I am counting on the excitement of my boys to override my sand based frustrations. I love watching Robby play in the surf with Scott, and I'm sure that Timmy will thoroughly enjoy digging in the sand and finding shells. Once I accept that walking is different, I'm sure I'll be able to relax and enjoy the beach.

The boys (Scott included) don't know about the vacation, and I'm trying to figure out if and when I might reveal my secret. (Obviously, Scott doesn't read this blog often so I feel safe sharing my secret here.) Part of me wants to pack and prepare without assistance so that they can be kept in the dark until we arrive at the beach. Then I think of the work that doing everything by myself would entail, and I realize that it is probably best to at least clue Scott in on the destination.




Tuesday, July 05, 2016

Boot Camp Reboot

We had an extremely laid back and non-eventful holiday. The rain kept us from going to the pool, grilling outside and lighting up fireworks. Instead Robby and Scott went to see a movie while I took Timmy to his toddler playground. While we failed to do anything Fourth of July-ish, we still had a nice day.

Perhaps the best thing about yesterday was the fact that I didn't have to go to Boot Camp. The gym was closed, providing me with another much needed rest day. Saturday I was so sore after class that I could barely lift up Timmy when I got home. My quads were achy and I was struggling to stand and climb stairs. Thankfully I had the foresight to schedule a massage to cap off my first week of fitness. The masseuse worked wonders because when he was finished I was able to climb off of the table without cussing in pain.

I thought that I was in fairly good shape from chasing Timmy around all day.  Apparently I was fooling myself. I am woefully weak, but hopefully that is changing. I really don't like boot camp, but I know that it is good for me. I have to start taking better care of myself.
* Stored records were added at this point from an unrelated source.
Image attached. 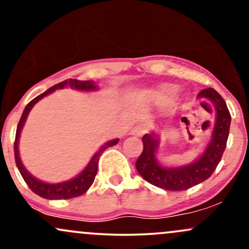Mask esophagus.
Here are the masks:
<instances>
[{
  "mask_svg": "<svg viewBox=\"0 0 249 249\" xmlns=\"http://www.w3.org/2000/svg\"><path fill=\"white\" fill-rule=\"evenodd\" d=\"M147 127H148V125L146 124V123H142V124H139V125H137V126H134L132 128V131H131V134L134 137H142V134L146 132Z\"/></svg>",
  "mask_w": 249,
  "mask_h": 249,
  "instance_id": "34e87169",
  "label": "esophagus"
}]
</instances>
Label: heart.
<instances>
[{
    "mask_svg": "<svg viewBox=\"0 0 249 249\" xmlns=\"http://www.w3.org/2000/svg\"><path fill=\"white\" fill-rule=\"evenodd\" d=\"M176 90L177 89L172 87V85H162V87H160L156 91V95L161 99H170L176 93Z\"/></svg>",
    "mask_w": 249,
    "mask_h": 249,
    "instance_id": "1",
    "label": "heart"
}]
</instances>
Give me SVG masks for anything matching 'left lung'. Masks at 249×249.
<instances>
[{
  "instance_id": "1",
  "label": "left lung",
  "mask_w": 249,
  "mask_h": 249,
  "mask_svg": "<svg viewBox=\"0 0 249 249\" xmlns=\"http://www.w3.org/2000/svg\"><path fill=\"white\" fill-rule=\"evenodd\" d=\"M198 97L213 103L216 111L211 141L204 153L192 164L179 167H165L156 158L159 138L157 134L146 133L142 137L144 150L137 159L136 168L147 182L167 191H185L210 178L221 160L228 134H230L231 113L226 102L212 88L200 91Z\"/></svg>"
}]
</instances>
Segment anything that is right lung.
Listing matches in <instances>:
<instances>
[{
	"mask_svg": "<svg viewBox=\"0 0 249 249\" xmlns=\"http://www.w3.org/2000/svg\"><path fill=\"white\" fill-rule=\"evenodd\" d=\"M65 87H70L72 89H76V90L81 91H93L96 90L97 87L96 84L92 81H77V79H67V81H63L58 84L53 85L50 89H48L45 92L41 93L39 96H37L36 98H34L29 104L27 105L24 108L23 113H22L21 119H19L18 125H17L16 130V137H15V144H14V152H15V161L16 166L18 168L19 173H21L22 178L24 179V181L27 182V185L29 188L33 191L34 193H36L37 196H42L44 199H71L76 198V196H82L90 188L91 185H92L93 180H95V177L97 174V170H98V161L99 158H101L102 153L107 150V147L113 146L117 142H119V139H113V141L107 142V144H104L103 146L99 148L97 152L93 154V157L91 158L90 162L88 164V166L82 171L76 178L68 180V181L59 182V184H47V182H43L41 180L36 179L35 177H33L31 174L25 170V167L22 164L21 158H19L18 153V139L19 134H21L22 128H23V125L25 123V119H27L28 115H29L30 110L33 108L34 105L36 104L39 99H42L43 97L48 96L49 93L53 92V91L57 90V89H63Z\"/></svg>",
	"mask_w": 249,
	"mask_h": 249,
	"instance_id": "obj_1",
	"label": "right lung"
}]
</instances>
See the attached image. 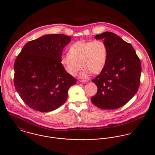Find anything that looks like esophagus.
Listing matches in <instances>:
<instances>
[{"label": "esophagus", "instance_id": "1", "mask_svg": "<svg viewBox=\"0 0 155 155\" xmlns=\"http://www.w3.org/2000/svg\"><path fill=\"white\" fill-rule=\"evenodd\" d=\"M80 82H82V83H87V82H88V81H87V80H80Z\"/></svg>", "mask_w": 155, "mask_h": 155}]
</instances>
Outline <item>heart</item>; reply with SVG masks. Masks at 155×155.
Returning <instances> with one entry per match:
<instances>
[{
  "label": "heart",
  "mask_w": 155,
  "mask_h": 155,
  "mask_svg": "<svg viewBox=\"0 0 155 155\" xmlns=\"http://www.w3.org/2000/svg\"><path fill=\"white\" fill-rule=\"evenodd\" d=\"M108 52L107 45L102 41H79L70 47L68 53L63 54L60 60L67 73L73 76L82 66L85 68L80 77L87 78L91 73L98 74L103 70Z\"/></svg>",
  "instance_id": "b5f03b06"
}]
</instances>
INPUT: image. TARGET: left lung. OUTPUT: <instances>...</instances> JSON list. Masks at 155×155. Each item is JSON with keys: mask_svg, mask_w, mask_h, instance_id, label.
<instances>
[{"mask_svg": "<svg viewBox=\"0 0 155 155\" xmlns=\"http://www.w3.org/2000/svg\"><path fill=\"white\" fill-rule=\"evenodd\" d=\"M95 39H104L109 52L104 68L92 80L98 90L91 101L101 109L120 108L138 89L141 72L140 60L132 45L112 32L97 35Z\"/></svg>", "mask_w": 155, "mask_h": 155, "instance_id": "obj_1", "label": "left lung"}]
</instances>
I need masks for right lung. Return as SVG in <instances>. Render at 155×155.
I'll use <instances>...</instances> for the list:
<instances>
[{
    "label": "right lung",
    "instance_id": "obj_1",
    "mask_svg": "<svg viewBox=\"0 0 155 155\" xmlns=\"http://www.w3.org/2000/svg\"><path fill=\"white\" fill-rule=\"evenodd\" d=\"M65 35H47L25 45L14 63V85L30 108L48 112L67 100L76 80L61 63L63 48L71 41Z\"/></svg>",
    "mask_w": 155,
    "mask_h": 155
}]
</instances>
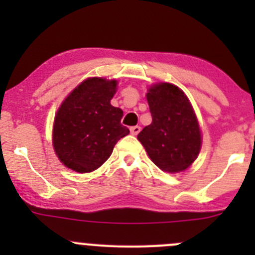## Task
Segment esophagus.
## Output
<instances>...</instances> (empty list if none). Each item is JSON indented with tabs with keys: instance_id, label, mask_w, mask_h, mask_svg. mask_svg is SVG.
Instances as JSON below:
<instances>
[{
	"instance_id": "1",
	"label": "esophagus",
	"mask_w": 255,
	"mask_h": 255,
	"mask_svg": "<svg viewBox=\"0 0 255 255\" xmlns=\"http://www.w3.org/2000/svg\"><path fill=\"white\" fill-rule=\"evenodd\" d=\"M139 132H140L139 126H133V127H130V133H132L133 135H137Z\"/></svg>"
}]
</instances>
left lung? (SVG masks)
<instances>
[{
    "label": "left lung",
    "instance_id": "1",
    "mask_svg": "<svg viewBox=\"0 0 255 255\" xmlns=\"http://www.w3.org/2000/svg\"><path fill=\"white\" fill-rule=\"evenodd\" d=\"M151 123L138 140L156 166L168 173L189 168L201 148L199 123L189 99L175 85H154L146 94Z\"/></svg>",
    "mask_w": 255,
    "mask_h": 255
}]
</instances>
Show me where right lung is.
<instances>
[{
  "label": "right lung",
  "mask_w": 255,
  "mask_h": 255,
  "mask_svg": "<svg viewBox=\"0 0 255 255\" xmlns=\"http://www.w3.org/2000/svg\"><path fill=\"white\" fill-rule=\"evenodd\" d=\"M116 86V80L87 79L61 104L54 120L53 145L65 166L78 173L94 171L129 133L121 123L122 110L110 104Z\"/></svg>",
  "instance_id": "obj_1"
}]
</instances>
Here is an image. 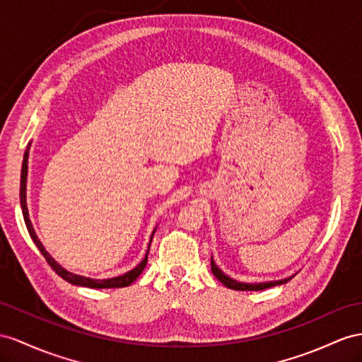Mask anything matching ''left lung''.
<instances>
[{
    "instance_id": "left-lung-1",
    "label": "left lung",
    "mask_w": 362,
    "mask_h": 362,
    "mask_svg": "<svg viewBox=\"0 0 362 362\" xmlns=\"http://www.w3.org/2000/svg\"><path fill=\"white\" fill-rule=\"evenodd\" d=\"M211 271L217 276V280H220V283H223L229 289H234V291H263L267 289V287H274V286H280L284 284L289 280H292V276L289 278H284V280H276V281H266V283H240L234 278L228 276L226 274L221 272V269H218V266L214 263L211 257Z\"/></svg>"
}]
</instances>
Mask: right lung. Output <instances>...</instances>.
Returning <instances> with one entry per match:
<instances>
[{
	"instance_id": "right-lung-1",
	"label": "right lung",
	"mask_w": 362,
	"mask_h": 362,
	"mask_svg": "<svg viewBox=\"0 0 362 362\" xmlns=\"http://www.w3.org/2000/svg\"><path fill=\"white\" fill-rule=\"evenodd\" d=\"M29 150H30V144L27 145V150L24 153V160H23V168H21V187H20V202H21V209H23V216H24V221H25V226H27V230H29V234L33 240V243L38 246V249L41 251V254L44 255L45 260H47L49 266L52 267V269L57 272L61 278H64V280L75 284V286H84V287H91V289H111V287H125V286H129L132 284L136 278L141 275L145 269L146 266V262H148V251H150V246H148V251L145 254V258L144 260L139 263L134 269L128 271L127 274L124 275H119V276H115V278H107V280H93V278H87V276H82V275H76V274H71L69 271L64 269V267L61 264H58L57 262H54V258L45 251V247L42 246V243L40 242V238L36 237L35 234V229L32 226V221L29 218V211H27V202H25V183H27V163H29ZM156 233V229L153 230V235ZM151 235V238H153ZM150 245H151V240H150Z\"/></svg>"
}]
</instances>
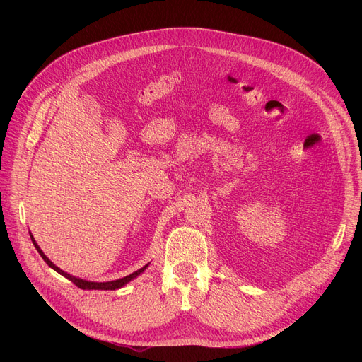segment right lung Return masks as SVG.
<instances>
[{
    "label": "right lung",
    "mask_w": 362,
    "mask_h": 362,
    "mask_svg": "<svg viewBox=\"0 0 362 362\" xmlns=\"http://www.w3.org/2000/svg\"><path fill=\"white\" fill-rule=\"evenodd\" d=\"M30 239H32V242H33V245H35V248H36V251L40 252V255L42 257V259L49 265V267L52 269V270H55L57 273H60L62 276H64L66 279H69L70 281H73L76 286L78 288H81V289H95V291H116V289H120V288H123L124 284H127L130 280H133L135 277H138L141 273H144L145 272V269L148 267L149 265V262L146 264V265H144L142 269H139L138 272H135V273H132V274H129V276H126V277H123V279H117V280H112V281H88V280H83V279H79V277H74V276H70L69 273H66V272H63L62 269H59L57 267V265L54 264V262H51L49 259H48V257L42 252V250L40 248V246H37V243L35 242V238L30 235Z\"/></svg>",
    "instance_id": "right-lung-1"
}]
</instances>
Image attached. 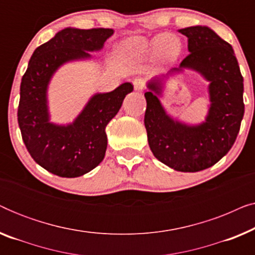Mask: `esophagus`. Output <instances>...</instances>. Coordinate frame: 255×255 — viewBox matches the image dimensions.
Returning a JSON list of instances; mask_svg holds the SVG:
<instances>
[{"instance_id": "obj_1", "label": "esophagus", "mask_w": 255, "mask_h": 255, "mask_svg": "<svg viewBox=\"0 0 255 255\" xmlns=\"http://www.w3.org/2000/svg\"><path fill=\"white\" fill-rule=\"evenodd\" d=\"M132 83H133L134 89L138 90V92H141V90L144 89V87H145V80L141 79V78L134 79L133 82H132Z\"/></svg>"}]
</instances>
The classes are short (only 30 minutes) so by the time I really start hurting I can count down to being finished. I'm happy that I'm not the only pudgy, strength struggling female in the class. If I were surrounded by toned jocks I would probably have quit the first day. I still feel insecure, but that is normal whenever I push myself out of my comfort zone.
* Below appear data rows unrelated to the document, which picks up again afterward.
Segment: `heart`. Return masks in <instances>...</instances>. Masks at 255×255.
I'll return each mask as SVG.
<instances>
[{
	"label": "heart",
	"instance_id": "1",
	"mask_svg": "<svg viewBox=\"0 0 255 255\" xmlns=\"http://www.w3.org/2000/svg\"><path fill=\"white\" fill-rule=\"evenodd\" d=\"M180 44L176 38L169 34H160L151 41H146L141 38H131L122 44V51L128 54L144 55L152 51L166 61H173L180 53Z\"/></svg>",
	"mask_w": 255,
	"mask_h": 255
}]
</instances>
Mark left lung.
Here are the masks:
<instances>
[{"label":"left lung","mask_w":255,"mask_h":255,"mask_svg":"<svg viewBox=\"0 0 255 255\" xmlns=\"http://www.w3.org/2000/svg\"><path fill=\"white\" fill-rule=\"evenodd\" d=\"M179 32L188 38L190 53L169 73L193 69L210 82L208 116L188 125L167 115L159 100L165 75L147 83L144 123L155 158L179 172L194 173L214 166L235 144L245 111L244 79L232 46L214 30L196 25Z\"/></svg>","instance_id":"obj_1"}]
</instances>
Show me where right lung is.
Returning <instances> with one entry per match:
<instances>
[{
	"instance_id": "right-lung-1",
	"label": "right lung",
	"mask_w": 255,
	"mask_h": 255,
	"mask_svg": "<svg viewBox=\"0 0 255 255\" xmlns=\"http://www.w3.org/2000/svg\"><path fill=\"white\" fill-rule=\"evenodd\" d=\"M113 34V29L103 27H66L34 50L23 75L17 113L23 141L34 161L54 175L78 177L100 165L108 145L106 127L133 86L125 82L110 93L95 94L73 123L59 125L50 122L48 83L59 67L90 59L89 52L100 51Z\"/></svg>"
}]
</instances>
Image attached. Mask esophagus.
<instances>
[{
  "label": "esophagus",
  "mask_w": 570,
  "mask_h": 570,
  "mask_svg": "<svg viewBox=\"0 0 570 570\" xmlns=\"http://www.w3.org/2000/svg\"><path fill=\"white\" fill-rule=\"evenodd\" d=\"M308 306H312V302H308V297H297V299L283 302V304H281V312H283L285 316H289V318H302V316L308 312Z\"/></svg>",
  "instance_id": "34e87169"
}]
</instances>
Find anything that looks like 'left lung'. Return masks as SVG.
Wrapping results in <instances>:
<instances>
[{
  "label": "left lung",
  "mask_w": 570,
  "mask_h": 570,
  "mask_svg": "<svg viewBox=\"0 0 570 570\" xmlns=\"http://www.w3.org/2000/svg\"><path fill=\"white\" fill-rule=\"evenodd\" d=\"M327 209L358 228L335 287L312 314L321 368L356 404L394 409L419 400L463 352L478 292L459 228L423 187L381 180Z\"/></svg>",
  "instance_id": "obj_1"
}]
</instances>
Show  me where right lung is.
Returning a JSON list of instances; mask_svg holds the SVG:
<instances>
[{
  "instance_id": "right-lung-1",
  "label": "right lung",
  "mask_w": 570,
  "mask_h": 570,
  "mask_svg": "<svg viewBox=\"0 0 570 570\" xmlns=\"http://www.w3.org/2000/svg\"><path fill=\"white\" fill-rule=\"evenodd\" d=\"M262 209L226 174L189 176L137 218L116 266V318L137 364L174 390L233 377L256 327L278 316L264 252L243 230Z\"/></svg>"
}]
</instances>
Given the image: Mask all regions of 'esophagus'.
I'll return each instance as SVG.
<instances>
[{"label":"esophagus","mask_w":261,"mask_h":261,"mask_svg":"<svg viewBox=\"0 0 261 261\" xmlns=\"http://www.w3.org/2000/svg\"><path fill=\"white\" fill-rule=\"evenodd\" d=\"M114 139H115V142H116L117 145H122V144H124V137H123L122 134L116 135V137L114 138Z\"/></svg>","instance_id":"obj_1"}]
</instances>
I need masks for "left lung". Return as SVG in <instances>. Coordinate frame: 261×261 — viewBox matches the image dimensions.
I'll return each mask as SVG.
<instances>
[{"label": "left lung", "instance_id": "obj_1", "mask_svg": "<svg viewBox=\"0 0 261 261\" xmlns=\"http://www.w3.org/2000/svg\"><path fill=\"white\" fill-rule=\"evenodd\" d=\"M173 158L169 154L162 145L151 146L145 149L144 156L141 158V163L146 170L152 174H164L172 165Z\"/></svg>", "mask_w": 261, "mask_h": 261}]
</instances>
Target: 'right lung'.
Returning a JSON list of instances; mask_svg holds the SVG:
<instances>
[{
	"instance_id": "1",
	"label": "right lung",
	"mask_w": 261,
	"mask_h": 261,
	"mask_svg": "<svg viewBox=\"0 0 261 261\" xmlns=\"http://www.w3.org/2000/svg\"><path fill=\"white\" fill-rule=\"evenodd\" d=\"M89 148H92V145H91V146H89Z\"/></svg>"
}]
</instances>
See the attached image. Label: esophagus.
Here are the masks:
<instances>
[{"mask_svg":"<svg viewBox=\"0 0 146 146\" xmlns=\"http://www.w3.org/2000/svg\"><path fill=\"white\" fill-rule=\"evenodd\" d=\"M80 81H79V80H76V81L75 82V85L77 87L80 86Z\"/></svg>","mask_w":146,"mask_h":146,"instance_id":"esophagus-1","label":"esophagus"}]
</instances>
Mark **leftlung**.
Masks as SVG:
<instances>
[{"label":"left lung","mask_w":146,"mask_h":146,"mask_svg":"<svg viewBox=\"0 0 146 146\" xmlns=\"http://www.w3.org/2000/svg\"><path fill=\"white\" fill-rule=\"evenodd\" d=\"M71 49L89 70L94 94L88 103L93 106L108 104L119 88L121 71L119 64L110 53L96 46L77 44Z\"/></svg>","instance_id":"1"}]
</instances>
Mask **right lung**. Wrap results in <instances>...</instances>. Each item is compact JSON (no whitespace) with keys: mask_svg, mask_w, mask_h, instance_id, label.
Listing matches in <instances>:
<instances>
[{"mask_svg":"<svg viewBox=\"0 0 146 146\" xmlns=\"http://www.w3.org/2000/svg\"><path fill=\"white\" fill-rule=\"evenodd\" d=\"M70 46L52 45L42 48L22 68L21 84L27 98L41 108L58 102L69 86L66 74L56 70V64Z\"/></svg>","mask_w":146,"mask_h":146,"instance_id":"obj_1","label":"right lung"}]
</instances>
Although I do find myself comparing my ability to everybody else,  it really doesn't matter if I can keep up with my classmates. One of the greatest amputee perks is the complete lack of expectation surrounding athletic ability. Everybody seems so amazed by the fact that I walk into a gym that I am lauded with praise simply for trying. At this point, I'll take the encouragement where I can get it!


Monday, July 04, 2016

Losing My Foot but Finding Myself

Happy 4th of July!

Yesterday was my personal Independence Day as I marked 13 years as an amputee. I wasn't depressed as I have been in years past, but I definitely felt a somber undertone to the day. I tried not to  dwell on the memories of that day, because despite the years that have passed I am transported back to the gurney being wheeled into the OR whenever I remember. Those memories are painful and are best left in the past. Instead of reflecting back, I opted to focus on the present.  If I hadn't decided to amputate, I would not be where I am today.
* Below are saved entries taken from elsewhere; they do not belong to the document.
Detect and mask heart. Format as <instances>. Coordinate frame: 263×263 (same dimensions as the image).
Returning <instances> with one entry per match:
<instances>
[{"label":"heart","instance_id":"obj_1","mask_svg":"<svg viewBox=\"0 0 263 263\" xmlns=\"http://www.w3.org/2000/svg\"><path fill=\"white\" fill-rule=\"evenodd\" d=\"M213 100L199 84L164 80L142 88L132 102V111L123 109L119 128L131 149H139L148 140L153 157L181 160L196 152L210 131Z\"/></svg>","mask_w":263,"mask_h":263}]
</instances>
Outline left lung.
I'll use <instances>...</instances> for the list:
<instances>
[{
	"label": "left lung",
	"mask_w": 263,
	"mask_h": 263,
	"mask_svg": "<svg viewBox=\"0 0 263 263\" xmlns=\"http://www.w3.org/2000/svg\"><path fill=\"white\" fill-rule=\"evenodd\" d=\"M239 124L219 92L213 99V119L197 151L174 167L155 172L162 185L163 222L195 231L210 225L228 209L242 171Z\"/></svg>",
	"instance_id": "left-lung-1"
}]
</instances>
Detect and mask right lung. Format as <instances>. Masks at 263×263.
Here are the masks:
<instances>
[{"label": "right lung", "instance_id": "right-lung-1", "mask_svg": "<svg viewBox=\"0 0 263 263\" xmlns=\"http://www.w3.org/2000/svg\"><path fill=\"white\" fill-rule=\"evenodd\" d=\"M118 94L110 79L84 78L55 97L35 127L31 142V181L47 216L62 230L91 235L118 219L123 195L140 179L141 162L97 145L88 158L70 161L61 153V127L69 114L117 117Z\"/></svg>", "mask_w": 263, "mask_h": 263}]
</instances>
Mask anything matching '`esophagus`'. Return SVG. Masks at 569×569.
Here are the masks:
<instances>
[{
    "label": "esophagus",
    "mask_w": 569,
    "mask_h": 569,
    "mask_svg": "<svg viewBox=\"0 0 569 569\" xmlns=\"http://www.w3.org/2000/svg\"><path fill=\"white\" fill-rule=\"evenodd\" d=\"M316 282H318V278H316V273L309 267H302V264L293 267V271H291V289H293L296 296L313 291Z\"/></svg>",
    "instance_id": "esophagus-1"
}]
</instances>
Losing my foot allowed me to find myself. I have a new career which I love. I discovered a passion for helping my community which I find both invigorating and challenging. Perhaps most importantly I am the mother to two wonderful little boys, both of whom are growing up with a natural and sincere empathy and understanding towards individuals with physical and mental differences. I've discovered that having a parent with a disability is not a weakness but an asset.

During the past year my limb loss has infiltrated into my dreams, fully solidifying the reality in all realms of consciousness.  I will probably mourn my foot for the rest of my life, but those moments are fleeting and are becoming more scarce as time passes. The road hasn't always been easy, but I know that I made the right decision 13 years ago.